10x Genomics, Inc. and the A*STAR Genome Institute of Singapore have launched a major research collaboration that could transform cancer drug discovery through artificial intelligence and advanced spatial biology. The Target Inference from Spatialomics & Histology Using Multimodal AI & Phenotypes (TISHUMAP) project represents one of the largest spatial omics studies to date, with plans to analyze up to 2,500 clinical tissue samples.
The collaboration will focus on gastric, liver, and colorectal cancers, utilizing 10x Genomics' Xenium platform to generate comprehensive molecular maps of tumor tissues. Unlike traditional methods that require tissues to be broken down, the Xenium platform enables researchers to visualize gene activity directly within individual cells in intact tissues, providing unprecedented insight into how cells are positioned, interact, and function within their natural biological context.
Revolutionary Spatial Biology Approach
The TISHUMAP study will analyze formalin-fixed paraffin-embedded (FFPE) clinical tissue samples, creating precise molecular-level maps that illustrate cellular positioning and interactions. When combined with advanced AI, this approach allows researchers to detect critical patterns across large datasets swiftly, significantly advancing the identification of novel biomarkers and drug targets.
"We are excited to partner with 10x Genomics on TISHUMAP, a transformative initiative in large-scale spatial omics for drug target discovery," said Dr. Shyam Prabhakar, Associate Director, Spatial and Single Cell Systems at ASTAR GIS. "TISHUMAP builds on ASTAR GIS' leading role in translational genomics in Asia and 10x Genomics' commitment to advancing human health through spatial and single cell innovations."
Comprehensive Technology Integration
The collaboration spans both data generation and analysis stages, including the development of tailored gene panels designed for specific research questions and intelligent software pipelines for efficient management of large datasets. A*STAR GIS and 10x Genomics will work together to streamline laboratory workflows and build advanced tools that simplify how scientists prepare samples, capture images, and analyze spatial biology data.
The partnership will also involve co-developing custom gene panels and smart software pipelines designed to handle the massive datasets generated by this cutting-edge research. This comprehensive approach aims to accelerate the path from discovery to clinical application.
Precision Medicine Applications
The ultimate goal of TISHUMAP is to pave the way for the development of new diagnostics and personalized treatment plans for patients with cancer and inflammatory diseases. By combining spatial biology with AI analysis, researchers hope to uncover previously hidden patterns in tumor biology that could lead to more effective therapeutic interventions.
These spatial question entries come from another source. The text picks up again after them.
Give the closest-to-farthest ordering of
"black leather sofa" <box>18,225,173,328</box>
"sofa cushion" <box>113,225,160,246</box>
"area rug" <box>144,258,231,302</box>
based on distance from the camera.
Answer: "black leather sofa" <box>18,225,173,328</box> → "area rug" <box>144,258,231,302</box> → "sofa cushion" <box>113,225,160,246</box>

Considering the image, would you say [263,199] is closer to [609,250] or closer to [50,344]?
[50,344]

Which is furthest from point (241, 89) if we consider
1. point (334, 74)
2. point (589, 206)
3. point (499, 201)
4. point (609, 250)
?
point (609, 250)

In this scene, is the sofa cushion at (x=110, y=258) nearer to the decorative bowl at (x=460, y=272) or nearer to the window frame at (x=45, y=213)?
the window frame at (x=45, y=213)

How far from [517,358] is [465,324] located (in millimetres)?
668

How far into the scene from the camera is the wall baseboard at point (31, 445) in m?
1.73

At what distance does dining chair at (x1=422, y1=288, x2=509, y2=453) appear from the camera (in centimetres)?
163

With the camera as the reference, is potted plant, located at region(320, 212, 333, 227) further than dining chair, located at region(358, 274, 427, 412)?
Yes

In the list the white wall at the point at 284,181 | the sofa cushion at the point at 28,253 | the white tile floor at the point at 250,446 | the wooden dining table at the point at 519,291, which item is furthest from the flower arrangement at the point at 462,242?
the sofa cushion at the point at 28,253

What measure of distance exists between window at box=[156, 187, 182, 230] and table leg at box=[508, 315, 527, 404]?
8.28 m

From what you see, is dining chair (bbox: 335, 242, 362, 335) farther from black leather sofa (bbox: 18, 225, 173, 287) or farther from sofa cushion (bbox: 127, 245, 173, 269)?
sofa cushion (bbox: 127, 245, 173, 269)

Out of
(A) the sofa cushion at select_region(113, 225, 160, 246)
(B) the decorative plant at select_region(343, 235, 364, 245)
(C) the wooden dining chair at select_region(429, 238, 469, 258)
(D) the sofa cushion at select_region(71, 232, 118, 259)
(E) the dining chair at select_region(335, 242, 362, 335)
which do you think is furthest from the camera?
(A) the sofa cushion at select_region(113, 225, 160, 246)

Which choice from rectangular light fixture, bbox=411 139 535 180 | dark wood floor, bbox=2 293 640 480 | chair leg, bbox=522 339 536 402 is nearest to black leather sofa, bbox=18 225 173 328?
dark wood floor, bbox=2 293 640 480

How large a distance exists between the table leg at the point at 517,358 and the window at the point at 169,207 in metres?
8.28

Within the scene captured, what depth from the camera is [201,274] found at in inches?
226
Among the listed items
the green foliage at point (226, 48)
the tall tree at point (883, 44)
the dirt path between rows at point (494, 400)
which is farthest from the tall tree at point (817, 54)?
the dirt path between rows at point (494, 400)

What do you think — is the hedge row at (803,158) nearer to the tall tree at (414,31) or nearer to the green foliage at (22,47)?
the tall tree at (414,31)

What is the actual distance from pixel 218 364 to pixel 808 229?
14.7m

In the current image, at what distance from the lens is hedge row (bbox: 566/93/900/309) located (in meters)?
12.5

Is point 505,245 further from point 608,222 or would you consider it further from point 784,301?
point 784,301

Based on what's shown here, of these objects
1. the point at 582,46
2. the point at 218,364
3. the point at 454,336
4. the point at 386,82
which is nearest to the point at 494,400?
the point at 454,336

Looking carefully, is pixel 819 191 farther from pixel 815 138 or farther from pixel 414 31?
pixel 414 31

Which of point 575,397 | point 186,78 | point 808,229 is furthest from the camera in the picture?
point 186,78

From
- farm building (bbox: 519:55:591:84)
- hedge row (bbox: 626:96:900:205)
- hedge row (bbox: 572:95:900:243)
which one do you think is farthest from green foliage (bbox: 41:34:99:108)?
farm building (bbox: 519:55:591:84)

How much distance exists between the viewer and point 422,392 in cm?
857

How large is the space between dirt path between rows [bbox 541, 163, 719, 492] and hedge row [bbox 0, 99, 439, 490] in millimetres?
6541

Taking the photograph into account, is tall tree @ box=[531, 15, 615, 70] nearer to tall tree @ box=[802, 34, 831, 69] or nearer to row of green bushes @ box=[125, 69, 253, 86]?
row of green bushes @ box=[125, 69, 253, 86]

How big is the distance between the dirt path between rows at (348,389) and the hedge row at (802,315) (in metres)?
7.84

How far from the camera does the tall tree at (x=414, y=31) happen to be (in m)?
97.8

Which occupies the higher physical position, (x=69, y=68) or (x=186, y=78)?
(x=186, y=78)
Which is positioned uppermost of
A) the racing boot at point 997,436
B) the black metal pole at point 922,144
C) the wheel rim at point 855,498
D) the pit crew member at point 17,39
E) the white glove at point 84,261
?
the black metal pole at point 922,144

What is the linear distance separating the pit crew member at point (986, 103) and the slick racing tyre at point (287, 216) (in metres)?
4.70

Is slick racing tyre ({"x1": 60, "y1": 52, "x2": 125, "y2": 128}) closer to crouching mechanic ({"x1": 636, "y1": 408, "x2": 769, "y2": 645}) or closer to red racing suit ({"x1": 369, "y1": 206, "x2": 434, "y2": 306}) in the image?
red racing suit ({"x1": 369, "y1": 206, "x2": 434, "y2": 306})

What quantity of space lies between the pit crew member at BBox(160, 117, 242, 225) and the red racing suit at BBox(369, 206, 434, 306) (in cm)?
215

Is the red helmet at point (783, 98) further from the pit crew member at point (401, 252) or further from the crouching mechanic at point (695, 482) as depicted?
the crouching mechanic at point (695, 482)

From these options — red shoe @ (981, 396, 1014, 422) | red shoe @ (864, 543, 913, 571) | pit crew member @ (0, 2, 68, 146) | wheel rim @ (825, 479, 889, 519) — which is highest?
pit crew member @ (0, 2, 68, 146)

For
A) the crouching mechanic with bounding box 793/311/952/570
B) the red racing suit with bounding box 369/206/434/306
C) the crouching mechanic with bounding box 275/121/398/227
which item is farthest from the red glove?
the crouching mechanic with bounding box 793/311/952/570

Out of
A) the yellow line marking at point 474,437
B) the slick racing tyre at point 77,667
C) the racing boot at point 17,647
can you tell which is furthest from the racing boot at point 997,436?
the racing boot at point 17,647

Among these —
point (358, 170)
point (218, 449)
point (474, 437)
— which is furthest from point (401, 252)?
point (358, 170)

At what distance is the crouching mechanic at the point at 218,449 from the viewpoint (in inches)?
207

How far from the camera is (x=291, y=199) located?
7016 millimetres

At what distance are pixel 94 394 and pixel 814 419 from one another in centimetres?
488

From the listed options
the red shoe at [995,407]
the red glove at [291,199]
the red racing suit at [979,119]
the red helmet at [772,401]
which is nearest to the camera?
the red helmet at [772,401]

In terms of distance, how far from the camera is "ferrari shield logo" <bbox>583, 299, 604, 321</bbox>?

"With Xenium, we are uncovering how biology works at subcellular resolution, revealing the underlying mechanisms of health and disease," said Serge Saxonov, CEO of 10x Genomics. "By delivering accessible and transformative spatial biology, Xenium empowers scientists everywhere to ask bigger questions and unlock discoveries that were previously out of reach."
Strategic Partnership Impact
The collaboration leverages ASTAR GIS' established expertise in translational genomics across Asia and 10x Genomics' technological leadership in single cell and spatial biology. ASTAR GIS, established in 2000 as a center for genomic discovery, pursues the integration of technology, genetics, and biology toward academic, economic, and societal impact.
The partnership represents a significant investment in precision medicine research, with both organizations committed to building the foundation for new diagnostics and more effective therapies for various cancers and precancerous conditions. The study's focus on Asian populations may provide valuable insights into cancer biology and treatment responses in this demographic.
Saxonov emphasized that "spatial biology and advanced AI is the future of precision medicine," highlighting the transformative potential of combining these technologies to accelerate the development of new diagnostics and therapies.